Last August, I wrote about data galore, the archival of data for 133,885 (134 kilo) molecules into a repository, together with an associated data descriptor[1] published in the new journal Scientific Data. Since six months is a long time in the rapidly evolving field of RDM, or research data management, I offer an update in the form of some new observations.

Firstly, 131 kilo molecules are now offered in a new different form; http://gdb.koitz.info/gdbrowse/ and it is worth comparing the differences between the presentation of the two sets of otherwise identical data.

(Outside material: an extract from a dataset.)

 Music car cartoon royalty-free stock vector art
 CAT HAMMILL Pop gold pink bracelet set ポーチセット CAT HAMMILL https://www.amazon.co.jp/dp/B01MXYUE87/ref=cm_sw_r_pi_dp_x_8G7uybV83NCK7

  1. The original archive had a single assigned DOI[2] from where you could download a ZIP file to be unpacked and navigated on your own computer. The exposed metadata for the deposition (by which I mean in this case, metadata registered with DataCite, the registration authority used by Figshare) was limited to general information about the 133,885 molecules such as the authorship and license. The granularity is coarse, not extending to descriptions of individual molecules.
  2. The new version forgoes the ZIP archive, replacing it with a proper database (based on MongoDB) containing information about 130,832 molecules.  This allows one to search the data at the individual molecule level (formula, InChI descriptor, mass, etc) using the tools provided. To the end-user, this is much more useful; the data is both discoverable and re-usable.

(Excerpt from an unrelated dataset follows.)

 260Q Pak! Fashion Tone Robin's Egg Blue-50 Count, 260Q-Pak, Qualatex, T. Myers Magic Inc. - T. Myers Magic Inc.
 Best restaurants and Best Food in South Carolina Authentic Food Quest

This is no overlap between these two presentations of the data. There also appears to be no API (application programming interface) which might allow one to write code to construct one’s own searches. The apparent absence of an API also means that really only a human navigating the set menus can discover and re-use that data; the data might not be mineable by a machine for example. The absence of an API is not that unusual, only some of the best known molecular databases offer this; the RCSB Protein Data Bank is a good example. More significantly, each instance of such a molecule-based database is likely to have its own way of accessing the data and even if a documented API were available, one would still have to write specific code for each such resource.

So the first bowl contains what I suggest is cold porridge and the second is perhaps equivalent to a table d’hôte menu. Does Goldilocks have a third option? I would argue yes, she could have:

  1. We recently published data for 158 kilo molecules[3] for which each molecule carries its own metadata. That metadata can be queried using any search engine that supports the basic metadata standards:
    http://search.datacite.org/ui?q=has_media:true&fq=prefix:10.14469
    is an example. Or armed with the metadata schema, one could also write one’s own search engine and in theory at least, that code should serve to query ANY repository that supports these standards.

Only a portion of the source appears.